> **SUPPLIED TEXT**:
------------------------------

The PHQ-9 was initially developed for primary care patients [10]; however, it has since proven to be a valid tool for the general population [14,15,16,17]. It is now widely used for screening depression in the general population and in the primary care setting.

Although the validity of the PHQ-9 has been demonstrated in certain Korean populations, including patients in primary care settings, patients with migraines, and in elderly patients [18, 19], the PHQ-9 has not been standardized for the general population. Furthermore, the psychometric properties of the PHQ-9 in the general population have not yet been provided. As the PHQ-9 is currently used to investigate depression in the nationwide survey of a national representative population, it is important to standardize the PHQ-9 and report its psychometric properties in the general population.

To interpret the results of the PHQ-9, an empirical PHQ-9 frame of reference for depressive symptoms is required. In other words, it should be possible to indicate through which norm the position of the individual who performed PHQ-9 in a specific population. In this case, data from the PHQ-9 can be used as easy-to-understand, basic data for interpreting results or for consultation with patients in the health care field. However, no normative data have been provided for the PHQ-9 in the general population of South Korea (hereafter referred to as “Korea”).

Normative data can be presented as standard scores (z or T scores); however, this may be inappropriate as psychological measures often do not have a normal distribution [20]. Data of depressive symptoms measured using instruments also have a positive skewness as most non-clinical populations report few symptoms [21]. According to a recent study, the PHQ-9 showed exponential distribution, as confirmed in studies conducted in the general population [22]. Thus, providing normative data for the PHQ-9 based on z or T scores would not be accurate. Hence, accurately determining the rank of an individual’s score in the population would be easy using a percentile rank.

------------------------------

> **CHECK YOUR UNDERSTANDING**:
**1.** According to the PHQ-9 passage, which patients was the PHQ-9 first developed for?
**2.** Return the part of the PHQ-9 passage from "Normative data can" to "a percentile rank.", copied word for word.

------------------------------

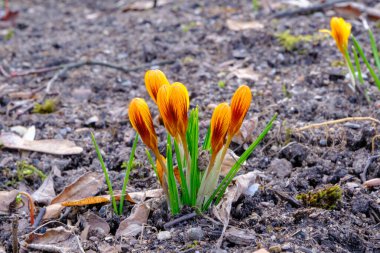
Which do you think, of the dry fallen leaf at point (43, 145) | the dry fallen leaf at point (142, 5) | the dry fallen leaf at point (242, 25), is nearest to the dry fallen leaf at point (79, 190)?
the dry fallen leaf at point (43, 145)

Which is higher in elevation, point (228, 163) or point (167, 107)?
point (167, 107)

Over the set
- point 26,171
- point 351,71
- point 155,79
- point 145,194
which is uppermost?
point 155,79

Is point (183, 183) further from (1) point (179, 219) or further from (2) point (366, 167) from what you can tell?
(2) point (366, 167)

------------------------------

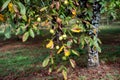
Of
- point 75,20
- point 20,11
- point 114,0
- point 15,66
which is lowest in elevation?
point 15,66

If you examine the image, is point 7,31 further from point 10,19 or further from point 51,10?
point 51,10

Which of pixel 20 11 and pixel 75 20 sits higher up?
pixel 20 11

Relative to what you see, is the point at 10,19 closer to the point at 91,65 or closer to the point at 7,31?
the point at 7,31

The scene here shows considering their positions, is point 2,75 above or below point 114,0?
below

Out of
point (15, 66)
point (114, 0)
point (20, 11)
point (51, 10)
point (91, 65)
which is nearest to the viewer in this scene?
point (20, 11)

------------------------------

> **PROBLEM SOLUTIONS**:
**1.** Primary care patients.

**2.**
Normative data can be presented as standard scores (z or T scores); however, this may be inappropriate as psychological measures often do not have a normal distribution [20]. Data of depressive symptoms measured using instruments also have a positive skewness as most non-clinical populations report few symptoms [21]. According to a recent study, the PHQ-9 showed exponential distribution, as confirmed in studies conducted in the general population [22]. Thus, providing normative data for the PHQ-9 based on z or T scores would not be accurate. Hence, accurately determining the rank of an individual’s score in the population would be easy using a percentile rank.